Is Arizona's SB 1070 Immigration Law Illegal?

Impact

On Monday, the Supreme Court announced it will rule on Arizona's SB 1070, the tough anti-immigration law enacted by Republican Gov. Jan Brewer. 

The case joins a host of significant others that the Court will hear this year, including challenges to President Barack Obama’s health care bill and a case on how Texas will conduct its elections.

Arizona enacted its immigration law in April 2010. When Gov. Brewer signed the bill, she called it a way for Arizona to "solve a crisis we did not create and the federal government has refused to fix." But, the Obama administration sued to block four parts of the bill, including a provision requiring state law enforcement officials to determine the immigration status of anyone they stop or arrest if they believe the individual might be an illegal immigrant. The law also allows the police to arrest people without warrants if they have probable cause to believe they should be deported.

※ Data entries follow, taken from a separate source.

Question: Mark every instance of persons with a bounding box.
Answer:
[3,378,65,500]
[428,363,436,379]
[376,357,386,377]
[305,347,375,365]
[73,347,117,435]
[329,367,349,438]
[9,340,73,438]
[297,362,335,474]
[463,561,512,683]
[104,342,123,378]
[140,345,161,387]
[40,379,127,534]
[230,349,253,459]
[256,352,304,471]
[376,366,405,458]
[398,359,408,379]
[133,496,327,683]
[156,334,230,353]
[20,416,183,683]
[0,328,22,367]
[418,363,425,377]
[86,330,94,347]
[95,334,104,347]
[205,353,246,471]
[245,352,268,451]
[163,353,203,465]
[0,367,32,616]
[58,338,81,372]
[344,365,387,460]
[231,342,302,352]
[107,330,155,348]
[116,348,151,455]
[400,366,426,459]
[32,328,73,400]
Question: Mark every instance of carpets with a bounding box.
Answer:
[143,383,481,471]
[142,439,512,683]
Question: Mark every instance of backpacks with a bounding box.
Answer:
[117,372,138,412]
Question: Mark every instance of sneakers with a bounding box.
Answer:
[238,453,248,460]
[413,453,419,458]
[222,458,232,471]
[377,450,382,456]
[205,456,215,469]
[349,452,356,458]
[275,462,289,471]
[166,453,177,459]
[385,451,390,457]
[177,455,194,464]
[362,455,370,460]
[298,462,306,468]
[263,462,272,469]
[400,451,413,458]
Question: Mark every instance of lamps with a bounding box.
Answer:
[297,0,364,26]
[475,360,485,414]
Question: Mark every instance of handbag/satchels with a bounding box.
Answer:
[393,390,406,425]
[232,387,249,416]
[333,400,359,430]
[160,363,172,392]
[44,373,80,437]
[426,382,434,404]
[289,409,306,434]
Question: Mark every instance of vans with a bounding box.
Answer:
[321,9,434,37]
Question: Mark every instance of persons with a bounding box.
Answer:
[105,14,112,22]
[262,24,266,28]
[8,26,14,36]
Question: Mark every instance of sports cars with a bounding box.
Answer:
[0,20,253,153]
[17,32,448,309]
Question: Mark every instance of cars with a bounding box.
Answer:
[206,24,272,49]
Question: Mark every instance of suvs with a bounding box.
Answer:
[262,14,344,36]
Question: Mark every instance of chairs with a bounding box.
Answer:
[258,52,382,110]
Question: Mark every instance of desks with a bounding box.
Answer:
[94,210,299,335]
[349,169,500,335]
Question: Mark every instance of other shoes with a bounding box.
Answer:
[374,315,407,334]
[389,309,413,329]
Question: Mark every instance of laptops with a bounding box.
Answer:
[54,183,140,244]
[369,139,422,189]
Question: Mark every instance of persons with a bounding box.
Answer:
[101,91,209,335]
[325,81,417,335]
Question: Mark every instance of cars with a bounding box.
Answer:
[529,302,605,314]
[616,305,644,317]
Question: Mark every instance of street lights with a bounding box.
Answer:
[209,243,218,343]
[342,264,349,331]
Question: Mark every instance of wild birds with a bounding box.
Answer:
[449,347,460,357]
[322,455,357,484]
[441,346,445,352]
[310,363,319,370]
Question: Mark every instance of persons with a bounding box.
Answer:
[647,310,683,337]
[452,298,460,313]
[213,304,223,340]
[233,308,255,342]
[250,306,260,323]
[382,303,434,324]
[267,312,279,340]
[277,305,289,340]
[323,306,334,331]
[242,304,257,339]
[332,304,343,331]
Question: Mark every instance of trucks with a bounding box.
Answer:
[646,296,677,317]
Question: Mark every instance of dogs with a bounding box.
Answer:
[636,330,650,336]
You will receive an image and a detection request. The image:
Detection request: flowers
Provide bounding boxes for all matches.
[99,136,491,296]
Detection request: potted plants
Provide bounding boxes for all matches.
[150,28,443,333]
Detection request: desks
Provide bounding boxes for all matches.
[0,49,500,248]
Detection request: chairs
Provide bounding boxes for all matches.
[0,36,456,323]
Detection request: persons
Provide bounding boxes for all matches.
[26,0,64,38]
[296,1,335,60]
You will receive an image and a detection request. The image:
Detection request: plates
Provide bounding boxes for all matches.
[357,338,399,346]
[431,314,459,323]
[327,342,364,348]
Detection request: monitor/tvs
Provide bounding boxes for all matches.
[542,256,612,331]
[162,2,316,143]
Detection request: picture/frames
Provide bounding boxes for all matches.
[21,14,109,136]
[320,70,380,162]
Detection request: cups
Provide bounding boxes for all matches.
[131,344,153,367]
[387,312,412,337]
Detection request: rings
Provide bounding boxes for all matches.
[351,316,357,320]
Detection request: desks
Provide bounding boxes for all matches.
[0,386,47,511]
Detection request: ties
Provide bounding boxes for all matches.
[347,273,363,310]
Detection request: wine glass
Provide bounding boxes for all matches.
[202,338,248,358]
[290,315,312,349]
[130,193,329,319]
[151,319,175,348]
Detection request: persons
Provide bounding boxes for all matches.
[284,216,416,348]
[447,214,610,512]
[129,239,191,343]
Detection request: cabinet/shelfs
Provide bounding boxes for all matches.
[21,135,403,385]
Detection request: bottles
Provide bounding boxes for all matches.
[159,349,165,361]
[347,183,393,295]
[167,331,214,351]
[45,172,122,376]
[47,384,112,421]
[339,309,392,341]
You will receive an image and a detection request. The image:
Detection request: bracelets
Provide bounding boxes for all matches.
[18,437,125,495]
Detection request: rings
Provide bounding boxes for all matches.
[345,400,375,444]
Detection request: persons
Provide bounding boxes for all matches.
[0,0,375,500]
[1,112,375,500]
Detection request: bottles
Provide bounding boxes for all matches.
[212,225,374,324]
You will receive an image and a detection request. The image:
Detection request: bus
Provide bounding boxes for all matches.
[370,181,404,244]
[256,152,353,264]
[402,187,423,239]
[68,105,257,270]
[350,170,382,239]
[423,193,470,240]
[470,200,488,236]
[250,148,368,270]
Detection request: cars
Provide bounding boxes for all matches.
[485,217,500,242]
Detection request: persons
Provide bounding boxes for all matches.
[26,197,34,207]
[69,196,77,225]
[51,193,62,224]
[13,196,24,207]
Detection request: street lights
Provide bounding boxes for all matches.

The Obama administration has argued that the bill is an imposition on immigration powers belonging solely to federal authorities. The United States Court of Appeals for the Ninth Circuit, in San Francisco, sided with the government and blocked all four provisions. But the New York Times writes that the "majority of justices may look favorably on the positions of state officials, which would entail upholding the Arizona immigration law."

How should the Supreme Court rule on the Arizona immigration law? Is SB 1070 legal?